# Problem details:
When the listing below reaches the line that has "order: Rodentia", start reproducing exactly; stop after the line that has "scientific name: Bos taurus", and drop the pictures.

# Data shown:

+ + +

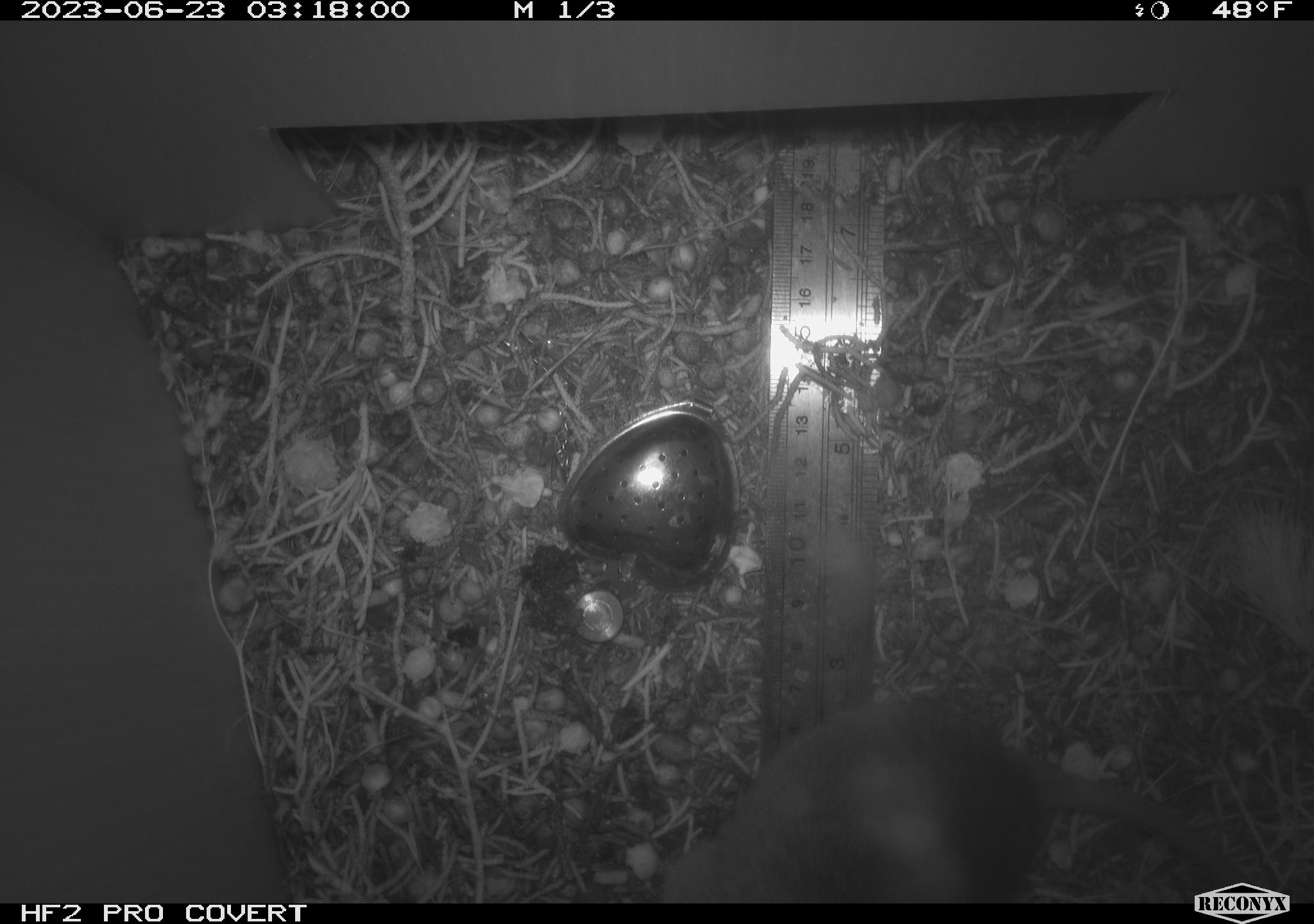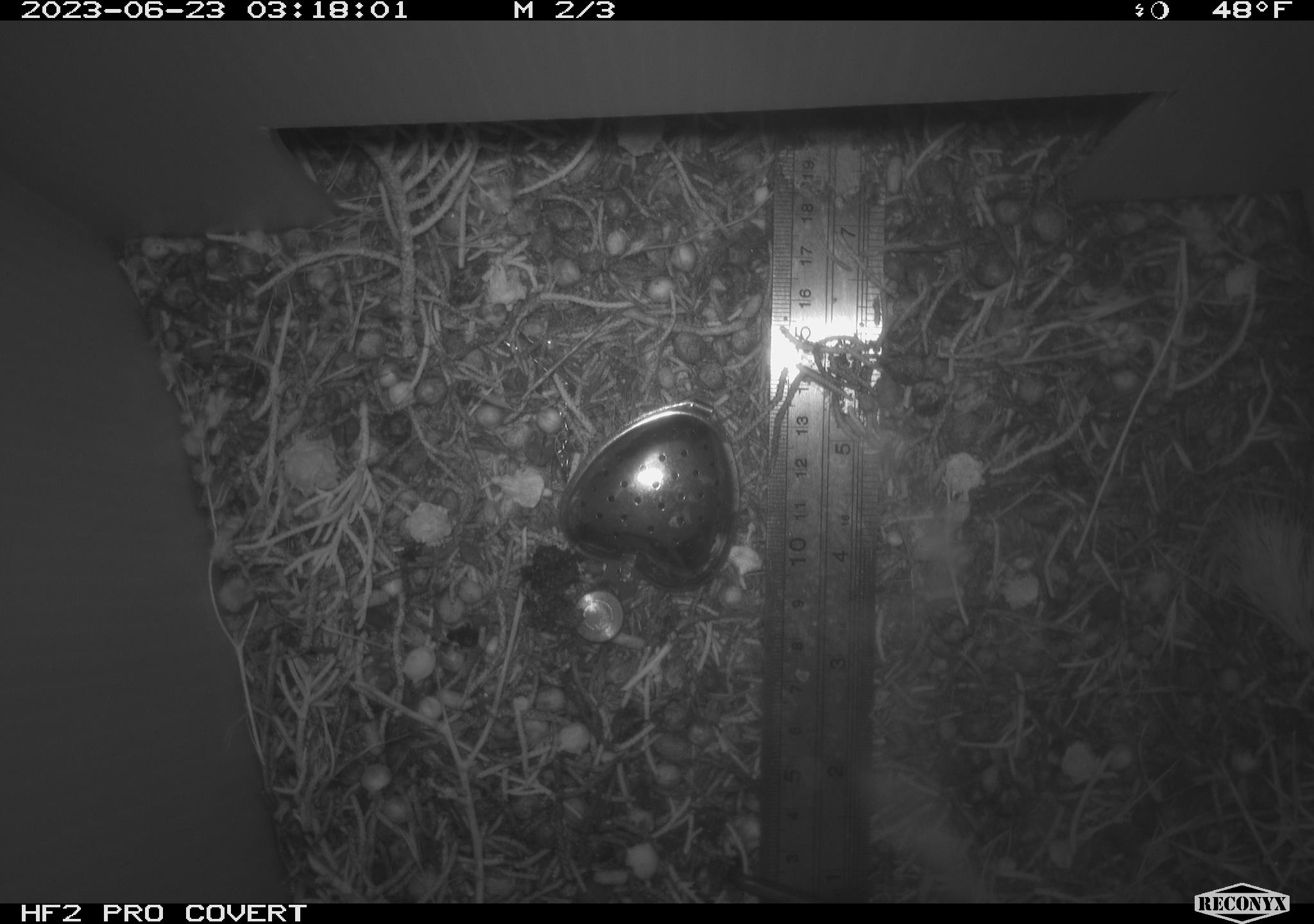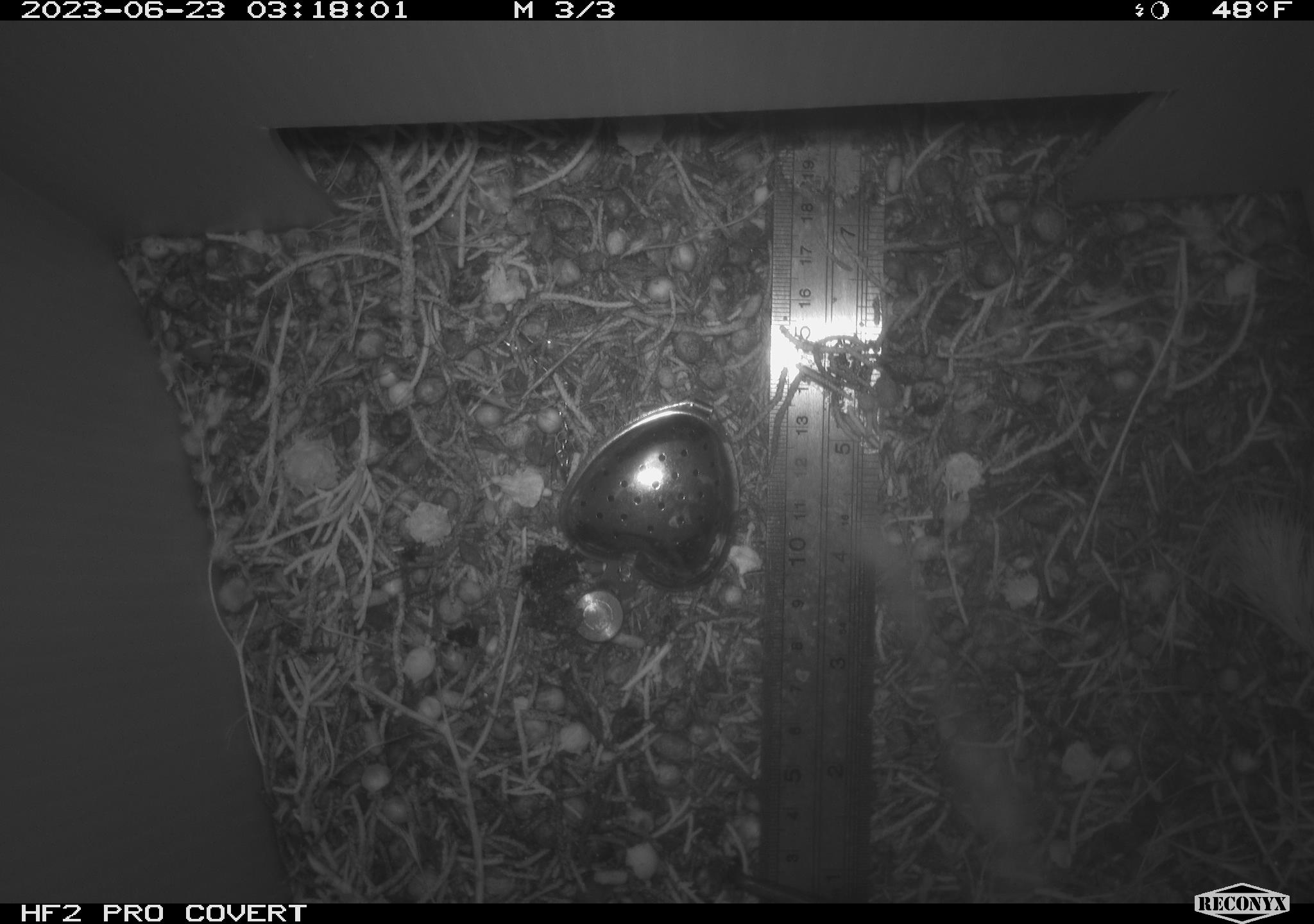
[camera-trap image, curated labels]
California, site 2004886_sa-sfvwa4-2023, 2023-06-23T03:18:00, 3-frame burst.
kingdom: Animalia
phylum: Chordata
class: Mammalia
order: Rodentia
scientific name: Rodentia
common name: mouse species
Mouse species (Rodentia).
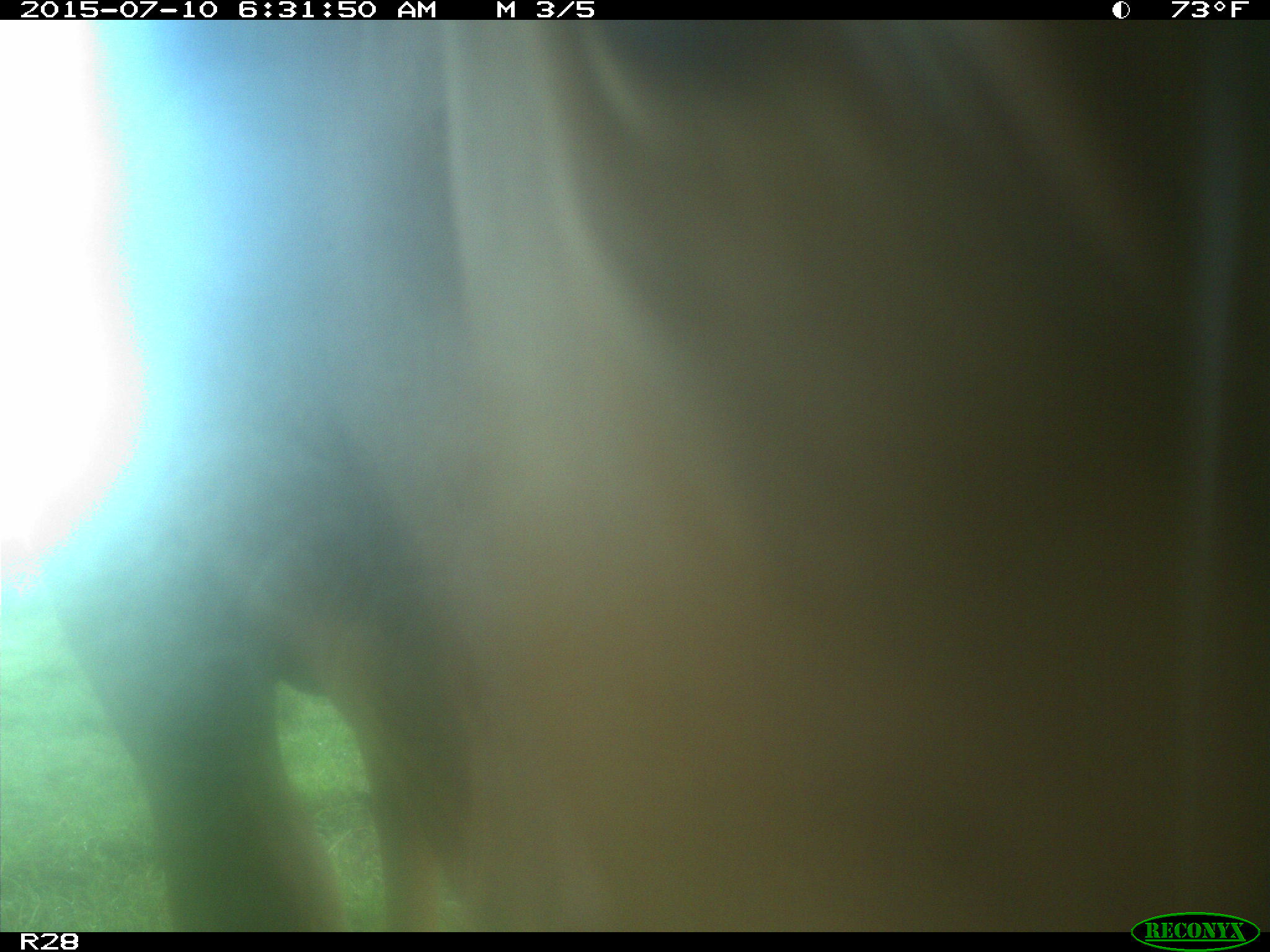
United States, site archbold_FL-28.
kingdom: Animalia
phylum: Chordata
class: Mammalia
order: Artiodactyla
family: Bovidae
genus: Bos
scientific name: Bos taurus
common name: domestic cow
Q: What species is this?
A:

+ + +

# Reply to the task:
order: Rodentia
scientific name: Rodentia
common name: mouse species
Mouse species (Rodentia).
United States, site archbold_FL-28.
kingdom: Animalia
phylum: Chordata
class: Mammalia
order: Artiodactyla
family: Bovidae
genus: Bos
scientific name: Bos taurus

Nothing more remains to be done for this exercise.